Activity:
Only one span of the material below is wanted. Output it exactly, from the line with "2x reissets met" through the line with "Lek. med. Michał", without any pictures.

Source material:

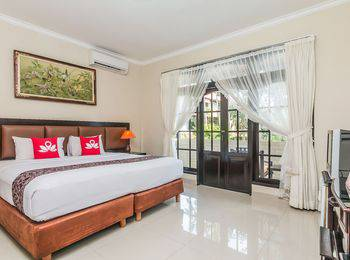ZenRooms Seminyak Taman Petitenget Bali - Double Room Only Regular Plan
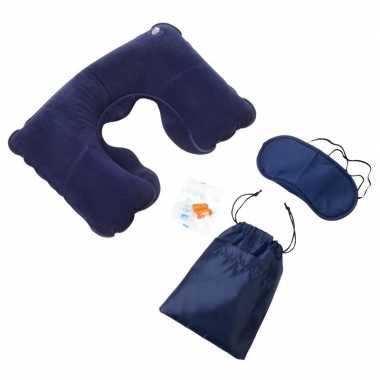 2x reissets met nekkussen/slaapmasker 4-delig blauw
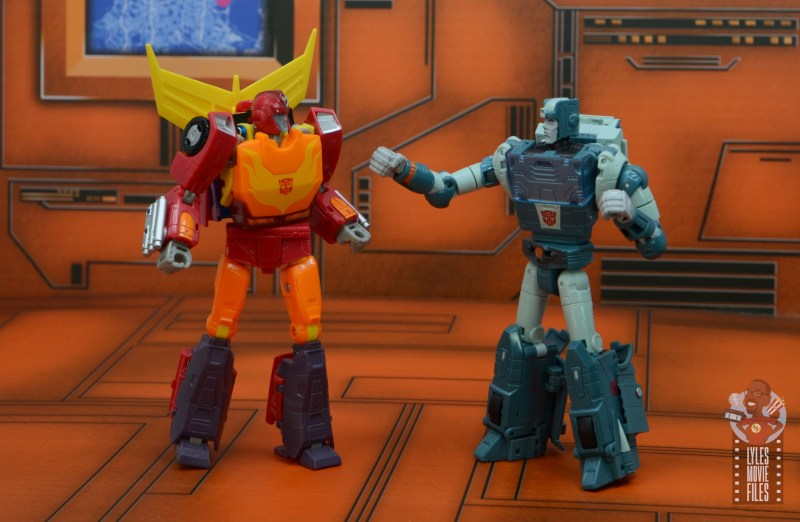 transformers studio series 86 hot rod review - getting chewed out by kup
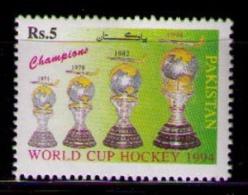 PAKISTAN 1994 - WORLD CUP HOCKEY - YVERT Nº 876 - Pakistan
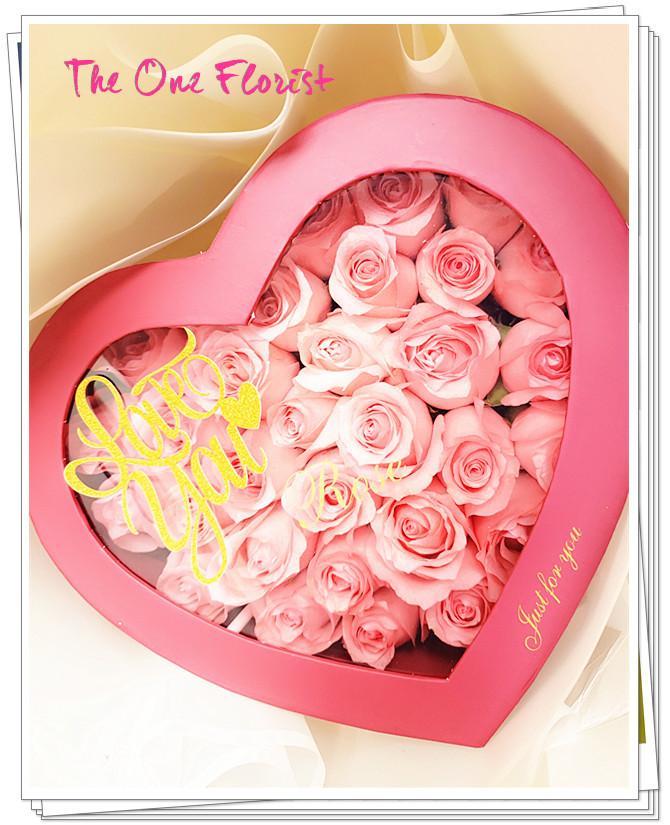 MDBox-A02 母親節玫瑰心形花盒 (約30-40枝玫瑰) $698 2天前預訂,一律免運費 (可自選玫瑰顏色) 歡迎查詢訂購:24890606 WhatsApp:63861616 www.facebook.com/theoneflorist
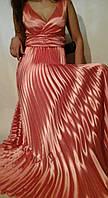 Вечерний длинный сарафан гофре из персикового атласа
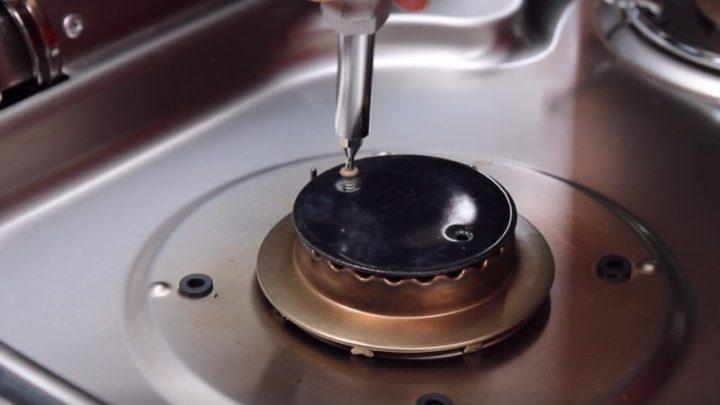 Gasbrenner aufschrauben Dometic Gasherd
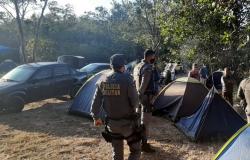 PM flaga mais  de 200 pessoas acampadas em cachoeira  sem máscaras e sem respeitar distanciamento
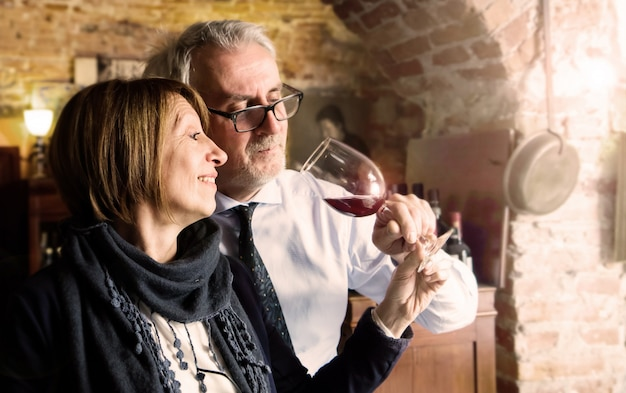 Feliz casal sênior bebendo um copo de vinho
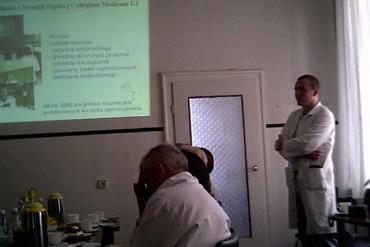 Lek. med. Michał Nowakowski prezentuje zagadnienie opaskowania żołądka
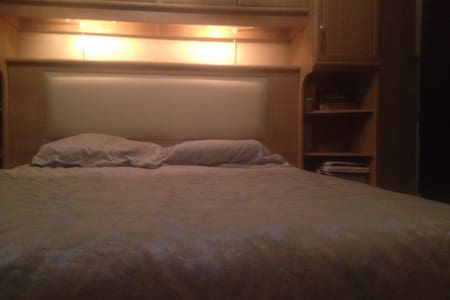 Double Room Quite Neighbourhood - Stoke-on-Trent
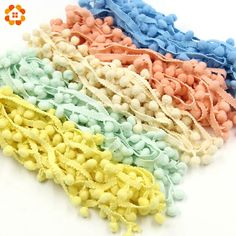 Goedkope 5 Meter/stuk Hot Koop 10 MM Pom Pom Trim Bal Fringe Lint DIY Naaien Accessoire Kant 17 Kleuren voor Home Party Decoratie, koop Kwaliteit   rechtstreeks van Leveranciers van China: 5Yards/Lot  Hot Sale 10MM Pom Pom Trim Ball Fringe Ribbon DIY Sewing Accessory Lace 17 Colors  For Home Party  Decoratio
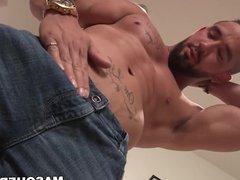 Bearded muscular vidz homo Zack  super Lemec masturbates big cock solo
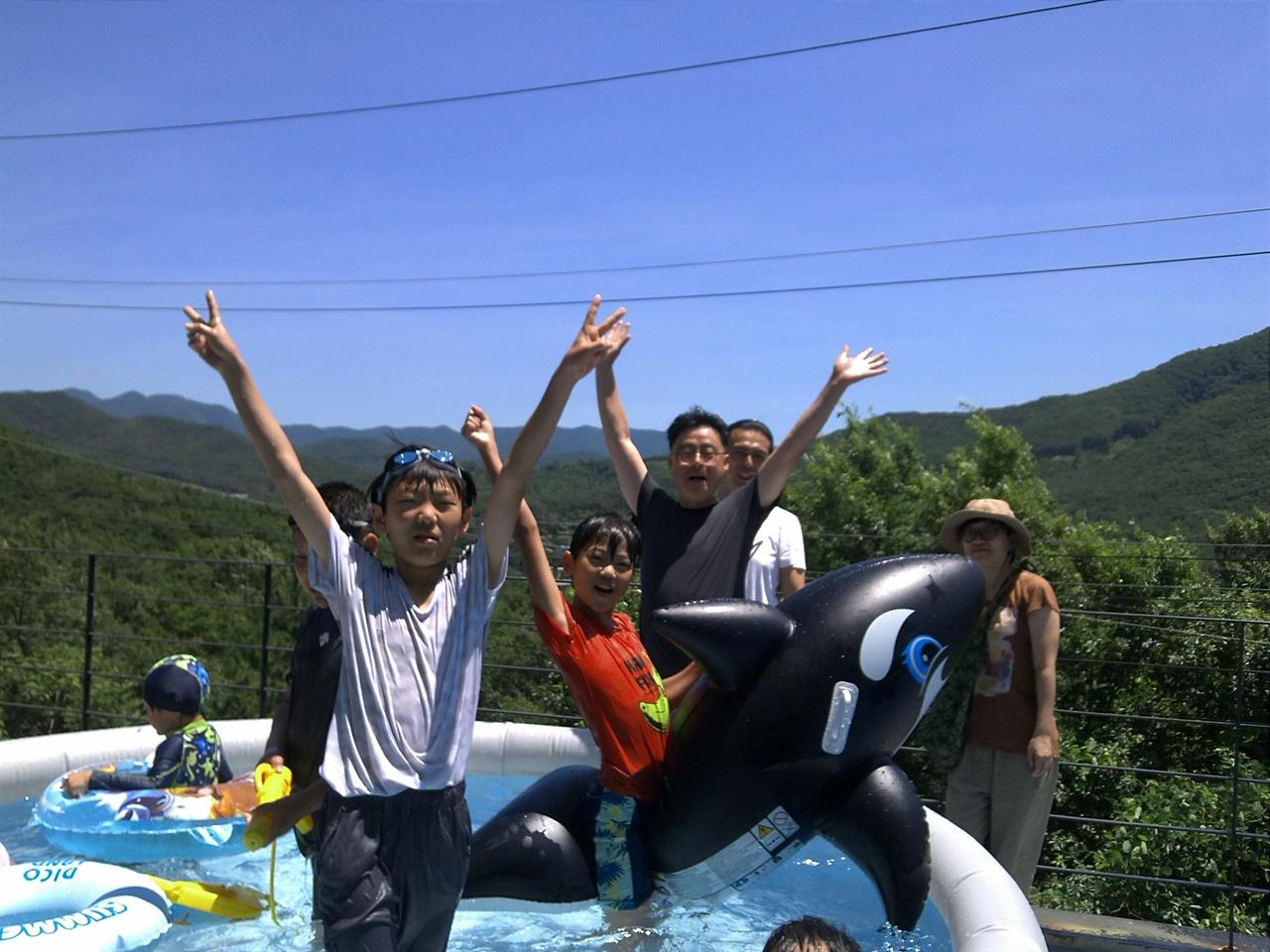 마을 공동공간에 만든 수영장에서 노는 아이들.   어른들은 해마다 여름이 되면 아이들이 마음껏 여름을 즐길 수 있게 간이 수영장을 만들어주곤 한다. 아이들은 이 안에서 신나게 여름을 만끽한다. 이게 바로 온 마을이 아이를 키우는 방식 아닐까.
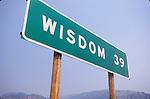 Highway distance sign: Wisdom (Mont.), 39 miles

Answer box:
 2x reissets met nekkussen/slaapmasker 4-delig blauw
 transformers studio series 86 hot rod review - getting chewed out by kup
 PAKISTAN 1994 - WORLD CUP HOCKEY - YVERT Nº 876 - Pakistan
 MDBox-A02 母親節玫瑰心形花盒 (約30-40枝玫瑰) $698 2天前預訂,一律免運費 (可自選玫瑰顏色) 歡迎查詢訂購:24890606 WhatsApp:63861616 www.facebook.com/theoneflorist
 Вечерний длинный сарафан гофре из персикового атласа
 Gasbrenner aufschrauben Dometic Gasherd
 PM flaga mais  de 200 pessoas acampadas em cachoeira  sem máscaras e sem respeitar distanciamento
 Feliz casal sênior bebendo um copo de vinho
 Lek. med. Michał Nowakowski prezentuje zagadnienie opaskowania żołądka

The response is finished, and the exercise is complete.